+++ Reading passage +++

US Treasury Sanctions Six Ethereum Addresses Tied to Sinaloa Cartel Crypto Laundering

The US Treasury slapped sanctions Wednesday on a cryptocurrency money-laundering network linked to the Sinaloa Cartel, freezing six Ethereum addresses at the center of the operation. Authorities say the group, led by Armando de Jesus Ojeda Aviles, took bulk cash from drug sales — including fentanyl — and turned it into crypto, moving proceeds across borders.

Who's behind the network

The Treasury identified three key figures. Ojeda Aviles runs the laundering operation, converting physical drug cash into cryptocurrency. Jesus Alonso Aispuro Felix acts as the network's chief money broker, handling large cryptocurrency transfers of drug proceeds. A third man, Rodrigo Alarcon Palomares, was indicted in April 2024 by a federal grand jury in Colorado for laundering drug money through crypto. All three are tied to the Sinaloa Cartel, which the US has designated as a significant foreign narcotics trafficker since April 2009.

+++ Record excerpts +++

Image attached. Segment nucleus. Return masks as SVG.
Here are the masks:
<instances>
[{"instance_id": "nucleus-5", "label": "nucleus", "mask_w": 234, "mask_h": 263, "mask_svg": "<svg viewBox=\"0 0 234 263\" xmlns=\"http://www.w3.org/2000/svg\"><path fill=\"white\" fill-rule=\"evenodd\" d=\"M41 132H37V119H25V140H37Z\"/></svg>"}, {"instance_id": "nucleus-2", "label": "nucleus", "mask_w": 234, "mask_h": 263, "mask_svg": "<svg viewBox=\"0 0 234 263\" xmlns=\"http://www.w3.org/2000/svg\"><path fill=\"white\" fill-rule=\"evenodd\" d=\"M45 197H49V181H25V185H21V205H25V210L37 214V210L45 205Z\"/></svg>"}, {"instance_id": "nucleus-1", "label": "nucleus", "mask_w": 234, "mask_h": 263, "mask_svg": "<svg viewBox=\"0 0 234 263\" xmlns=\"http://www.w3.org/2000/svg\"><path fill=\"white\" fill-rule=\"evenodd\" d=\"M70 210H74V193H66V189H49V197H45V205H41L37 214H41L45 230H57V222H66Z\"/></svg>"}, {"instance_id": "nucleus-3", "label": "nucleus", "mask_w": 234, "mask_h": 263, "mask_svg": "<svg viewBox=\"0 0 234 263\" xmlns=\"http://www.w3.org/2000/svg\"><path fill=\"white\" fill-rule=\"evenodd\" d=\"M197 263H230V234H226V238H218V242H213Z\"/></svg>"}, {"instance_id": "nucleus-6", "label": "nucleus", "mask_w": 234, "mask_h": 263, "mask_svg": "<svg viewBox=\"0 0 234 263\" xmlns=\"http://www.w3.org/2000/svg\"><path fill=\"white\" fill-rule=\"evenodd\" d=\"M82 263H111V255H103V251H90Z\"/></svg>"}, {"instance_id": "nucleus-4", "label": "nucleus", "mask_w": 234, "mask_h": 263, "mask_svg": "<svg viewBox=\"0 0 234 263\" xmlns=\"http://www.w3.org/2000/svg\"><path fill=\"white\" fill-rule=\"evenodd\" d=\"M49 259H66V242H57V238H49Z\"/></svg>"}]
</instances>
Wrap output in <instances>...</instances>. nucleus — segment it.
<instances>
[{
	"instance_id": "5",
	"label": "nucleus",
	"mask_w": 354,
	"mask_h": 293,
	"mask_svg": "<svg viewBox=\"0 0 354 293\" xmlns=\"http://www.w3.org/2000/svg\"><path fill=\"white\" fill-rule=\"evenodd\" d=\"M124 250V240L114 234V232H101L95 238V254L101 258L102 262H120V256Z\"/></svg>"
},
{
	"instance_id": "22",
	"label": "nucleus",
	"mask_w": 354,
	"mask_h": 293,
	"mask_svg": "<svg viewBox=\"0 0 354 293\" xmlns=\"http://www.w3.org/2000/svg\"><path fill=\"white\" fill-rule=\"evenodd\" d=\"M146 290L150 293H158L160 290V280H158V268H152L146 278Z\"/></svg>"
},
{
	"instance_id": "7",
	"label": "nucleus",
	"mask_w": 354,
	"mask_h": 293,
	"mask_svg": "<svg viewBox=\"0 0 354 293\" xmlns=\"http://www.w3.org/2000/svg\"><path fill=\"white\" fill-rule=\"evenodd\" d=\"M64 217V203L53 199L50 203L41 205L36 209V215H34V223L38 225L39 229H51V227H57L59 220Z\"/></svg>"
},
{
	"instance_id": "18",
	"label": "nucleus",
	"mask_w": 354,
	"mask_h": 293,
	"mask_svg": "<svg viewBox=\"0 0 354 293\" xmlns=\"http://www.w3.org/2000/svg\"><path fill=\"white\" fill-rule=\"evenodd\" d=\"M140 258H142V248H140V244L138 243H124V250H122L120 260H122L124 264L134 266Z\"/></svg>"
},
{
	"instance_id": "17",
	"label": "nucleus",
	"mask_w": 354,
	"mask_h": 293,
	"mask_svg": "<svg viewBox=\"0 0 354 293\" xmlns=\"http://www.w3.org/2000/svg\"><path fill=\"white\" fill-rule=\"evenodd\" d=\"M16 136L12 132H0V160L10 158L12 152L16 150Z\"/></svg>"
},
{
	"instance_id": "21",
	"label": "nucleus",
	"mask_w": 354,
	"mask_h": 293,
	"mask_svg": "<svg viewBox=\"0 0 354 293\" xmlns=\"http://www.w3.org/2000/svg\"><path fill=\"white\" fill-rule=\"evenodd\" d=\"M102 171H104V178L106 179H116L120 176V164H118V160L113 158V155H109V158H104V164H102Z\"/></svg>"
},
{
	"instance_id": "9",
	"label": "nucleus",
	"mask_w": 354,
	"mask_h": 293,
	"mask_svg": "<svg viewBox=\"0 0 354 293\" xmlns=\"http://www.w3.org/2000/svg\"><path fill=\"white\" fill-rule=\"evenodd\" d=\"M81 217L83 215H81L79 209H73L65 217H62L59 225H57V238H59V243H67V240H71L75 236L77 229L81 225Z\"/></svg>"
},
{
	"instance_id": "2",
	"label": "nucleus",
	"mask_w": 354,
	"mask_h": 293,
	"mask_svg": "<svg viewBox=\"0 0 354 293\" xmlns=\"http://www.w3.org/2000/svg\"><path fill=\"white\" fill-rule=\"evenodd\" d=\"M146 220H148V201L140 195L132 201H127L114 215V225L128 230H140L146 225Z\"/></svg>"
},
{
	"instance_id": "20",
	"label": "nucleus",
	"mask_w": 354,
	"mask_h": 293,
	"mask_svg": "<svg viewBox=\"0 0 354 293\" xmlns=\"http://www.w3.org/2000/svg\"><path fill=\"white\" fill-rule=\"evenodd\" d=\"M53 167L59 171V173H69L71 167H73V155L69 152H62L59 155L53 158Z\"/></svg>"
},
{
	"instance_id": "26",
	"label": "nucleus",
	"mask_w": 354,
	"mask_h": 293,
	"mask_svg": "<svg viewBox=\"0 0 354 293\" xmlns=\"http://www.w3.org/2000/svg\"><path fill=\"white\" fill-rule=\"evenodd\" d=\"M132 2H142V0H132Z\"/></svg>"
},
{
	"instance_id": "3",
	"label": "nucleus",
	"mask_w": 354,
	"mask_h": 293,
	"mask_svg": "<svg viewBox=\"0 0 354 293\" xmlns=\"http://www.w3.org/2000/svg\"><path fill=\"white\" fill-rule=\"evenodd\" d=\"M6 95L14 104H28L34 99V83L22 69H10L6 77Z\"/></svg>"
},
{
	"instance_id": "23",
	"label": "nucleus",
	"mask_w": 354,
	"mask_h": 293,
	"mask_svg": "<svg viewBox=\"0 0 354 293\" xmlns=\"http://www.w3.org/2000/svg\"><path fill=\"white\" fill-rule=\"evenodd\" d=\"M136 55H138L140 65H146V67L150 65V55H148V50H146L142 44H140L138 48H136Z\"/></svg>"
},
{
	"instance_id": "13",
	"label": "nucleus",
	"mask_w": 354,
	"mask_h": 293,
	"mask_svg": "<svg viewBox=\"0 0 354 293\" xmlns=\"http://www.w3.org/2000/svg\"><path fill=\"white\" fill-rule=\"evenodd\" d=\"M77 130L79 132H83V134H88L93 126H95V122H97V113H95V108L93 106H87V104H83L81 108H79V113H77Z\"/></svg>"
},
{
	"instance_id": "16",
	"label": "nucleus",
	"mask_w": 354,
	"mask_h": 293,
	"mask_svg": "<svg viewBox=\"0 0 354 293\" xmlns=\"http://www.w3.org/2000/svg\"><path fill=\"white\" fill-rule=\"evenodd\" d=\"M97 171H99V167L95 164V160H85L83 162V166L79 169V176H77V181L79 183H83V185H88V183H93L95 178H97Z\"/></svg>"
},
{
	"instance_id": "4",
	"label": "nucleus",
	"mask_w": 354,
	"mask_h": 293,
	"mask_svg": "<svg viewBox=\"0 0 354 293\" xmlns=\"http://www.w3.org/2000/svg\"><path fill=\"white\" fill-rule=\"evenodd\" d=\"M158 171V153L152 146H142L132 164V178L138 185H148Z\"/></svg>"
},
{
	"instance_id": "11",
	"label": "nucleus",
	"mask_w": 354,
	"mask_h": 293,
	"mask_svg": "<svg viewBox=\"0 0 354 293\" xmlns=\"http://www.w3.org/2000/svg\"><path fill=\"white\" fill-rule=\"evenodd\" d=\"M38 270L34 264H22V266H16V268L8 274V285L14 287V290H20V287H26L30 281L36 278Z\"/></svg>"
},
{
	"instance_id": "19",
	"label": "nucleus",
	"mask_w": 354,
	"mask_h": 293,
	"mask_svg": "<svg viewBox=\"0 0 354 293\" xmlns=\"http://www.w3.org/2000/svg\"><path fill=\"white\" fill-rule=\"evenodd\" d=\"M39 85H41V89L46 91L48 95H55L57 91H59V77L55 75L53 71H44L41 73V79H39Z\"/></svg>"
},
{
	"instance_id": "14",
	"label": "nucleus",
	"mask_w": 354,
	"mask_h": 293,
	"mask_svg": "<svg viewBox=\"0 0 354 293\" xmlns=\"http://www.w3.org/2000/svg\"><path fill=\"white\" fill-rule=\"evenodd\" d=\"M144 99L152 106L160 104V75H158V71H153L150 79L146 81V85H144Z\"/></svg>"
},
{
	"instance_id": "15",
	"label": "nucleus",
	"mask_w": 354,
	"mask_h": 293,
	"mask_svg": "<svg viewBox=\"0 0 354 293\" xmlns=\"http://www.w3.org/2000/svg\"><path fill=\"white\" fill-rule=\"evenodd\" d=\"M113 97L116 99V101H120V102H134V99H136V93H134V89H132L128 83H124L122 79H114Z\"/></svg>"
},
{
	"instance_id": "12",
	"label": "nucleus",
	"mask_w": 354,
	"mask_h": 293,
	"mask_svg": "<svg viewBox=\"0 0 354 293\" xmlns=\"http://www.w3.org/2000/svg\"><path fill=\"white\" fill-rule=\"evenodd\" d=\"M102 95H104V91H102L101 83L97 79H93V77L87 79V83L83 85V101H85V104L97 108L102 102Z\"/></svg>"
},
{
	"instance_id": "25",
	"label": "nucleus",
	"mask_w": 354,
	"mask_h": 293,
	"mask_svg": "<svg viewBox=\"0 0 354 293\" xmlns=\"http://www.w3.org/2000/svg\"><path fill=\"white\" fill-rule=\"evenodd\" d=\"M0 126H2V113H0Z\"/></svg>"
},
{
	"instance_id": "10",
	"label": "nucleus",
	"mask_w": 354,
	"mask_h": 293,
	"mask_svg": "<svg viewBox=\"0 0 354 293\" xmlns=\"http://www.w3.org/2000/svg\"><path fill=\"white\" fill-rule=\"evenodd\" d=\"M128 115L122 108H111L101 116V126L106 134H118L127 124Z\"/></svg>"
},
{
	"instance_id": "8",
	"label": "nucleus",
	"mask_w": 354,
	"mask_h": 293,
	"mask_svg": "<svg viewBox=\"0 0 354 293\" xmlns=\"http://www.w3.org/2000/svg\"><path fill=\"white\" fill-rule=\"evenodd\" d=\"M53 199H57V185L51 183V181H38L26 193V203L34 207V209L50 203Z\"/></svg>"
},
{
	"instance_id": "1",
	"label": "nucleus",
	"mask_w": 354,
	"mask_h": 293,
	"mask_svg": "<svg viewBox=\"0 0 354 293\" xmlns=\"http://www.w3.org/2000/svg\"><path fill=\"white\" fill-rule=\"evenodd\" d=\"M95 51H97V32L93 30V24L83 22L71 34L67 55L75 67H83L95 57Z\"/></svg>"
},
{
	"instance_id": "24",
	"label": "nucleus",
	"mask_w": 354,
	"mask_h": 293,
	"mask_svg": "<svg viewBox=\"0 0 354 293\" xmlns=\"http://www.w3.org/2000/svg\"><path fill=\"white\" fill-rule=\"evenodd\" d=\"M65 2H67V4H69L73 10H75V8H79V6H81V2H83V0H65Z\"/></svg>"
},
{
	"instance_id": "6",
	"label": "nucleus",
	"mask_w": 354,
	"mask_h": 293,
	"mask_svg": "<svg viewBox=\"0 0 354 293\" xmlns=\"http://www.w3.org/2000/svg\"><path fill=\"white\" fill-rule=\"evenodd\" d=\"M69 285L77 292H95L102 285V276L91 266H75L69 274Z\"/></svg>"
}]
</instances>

+++

### Problem description
Write out the full article on the Treasury sanctions against the Sinaloa Cartel laundering network, word for word.

### Full output
US Treasury Sanctions Six Ethereum Addresses Tied to Sinaloa Cartel Crypto Laundering

The US Treasury slapped sanctions Wednesday on a cryptocurrency money-laundering network linked to the Sinaloa Cartel, freezing six Ethereum addresses at the center of the operation. Authorities say the group, led by Armando de Jesus Ojeda Aviles, took bulk cash from drug sales — including fentanyl — and turned it into crypto, moving proceeds across borders.

Who's behind the network

The Treasury identified three key figures. Ojeda Aviles runs the laundering operation, converting physical drug cash into cryptocurrency. Jesus Alonso Aispuro Felix acts as the network's chief money broker, handling large cryptocurrency transfers of drug proceeds. A third man, Rodrigo Alarcon Palomares, was indicted in April 2024 by a federal grand jury in Colorado for laundering drug money through crypto. All three are tied to the Sinaloa Cartel, which the US has designated as a significant foreign narcotics trafficker since April 2009.